The delay of a biomass project in Port Townsend is being billed as a major victory by environmental groups, but the reality is, biomass is a clean and renewable energy source with widespread support.
Port Townsend Paper Corp. expects to still finish a $55 million expansion of its biomass cogeneration plant, just in 2014 or 2015, a year or two later, because of legal appeals.
The biomass plant when constructed will provide an important source of alternative energy, mill officials said.
“We will continue to evaluate the co-gen project and other measures we can take to reduce our dependence on oil and ways to continue our progress with reducing our greenhouse gas emissions,” the company said.
“The co-gen project would provide 25 megawatts of alternative green energy to the grid, which is the equivalent of more than half of Jefferson County’s electricity consumption [and] is enough to power 46,000 electric cars each year.”

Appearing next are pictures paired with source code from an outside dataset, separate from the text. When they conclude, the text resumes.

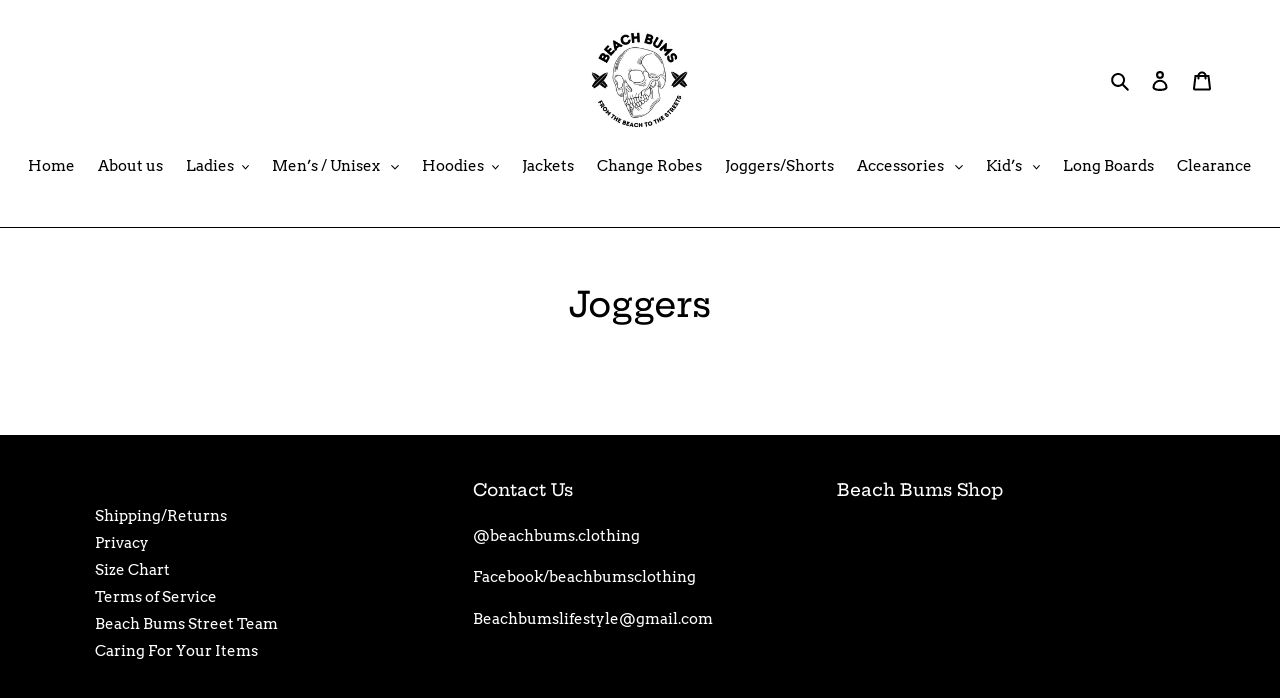

--- FILE ---
content_type: application/javascript
request_url: https://ecommplugins-trustboxsettings.trustpilot.com/beach-bums-clothing.myshopify.com.js?settings=1636035349987&shop=beach-bums-clothing.myshopify.com
body_size: 230
content:
const trustpilot_trustbox_settings = {"trustboxes":[],"activeTrustbox":0,"pageUrls":{"landing":"https://beach-bums-clothing.myshopify.com","category":"https://beach-bums-clothing.myshopify.com/collections/accessories","product":"https://beach-bums-clothing.myshopify.com/products/anchor-logo-2"}};
dispatchEvent(new CustomEvent('trustpilotTrustboxSettingsLoaded'));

Don Brunell, the president of the Association of Washington Business, points out in a column this week that the same state environmental groups who now oppose biomass supported it just a few years ago. The Sierra Club, Brunell adds, also supported natural gas and even took money (a total of $26 million) from natural gas companies as late as 2010. Now the Sierra Club says it opposes natural gas and we’re supposed to buy that?
The attacks on biomass are particularly puzzling. It enjoys broad support from state officials known for their commitment to environmental stewardship.
Democratic Gov. Chris Gregoire touts biomass as “an incredible opportunity to heat our homes, power our cities and fight climate change.” Democratic Gov-elect Jay Inslee, who campaigned for Initiative 937’s passage, supported biomass energy throughout his congressional career and gubernatorial campaign. State Lands Commissioner Peter Goldmark, also a Democrat, calls biomass a “very attractive, renewable alternative” to fossil fuels.
Democratic Oregon Gov. John Kitzhaber made biomass a central focus of his state’s energy plan, citing its contribution to healthy forests, rural jobs and renewable energy. Even the Environmental Protection Agency reconfirmed the probability that biomass energy from sustainably managed forests does not contribute to climate change.
One by one, activists are targeting any energy sources that are more affordable and abundant than wind and solar. If their strategy works, it will drive the costs of energy up for families and energy-intensive business.
It is a story of the ever-moving goal posts or the hapless Charlie Brown who trusts in vain that this time Lucy won’t pull away the football.
It would be funny if it weren’t so serious.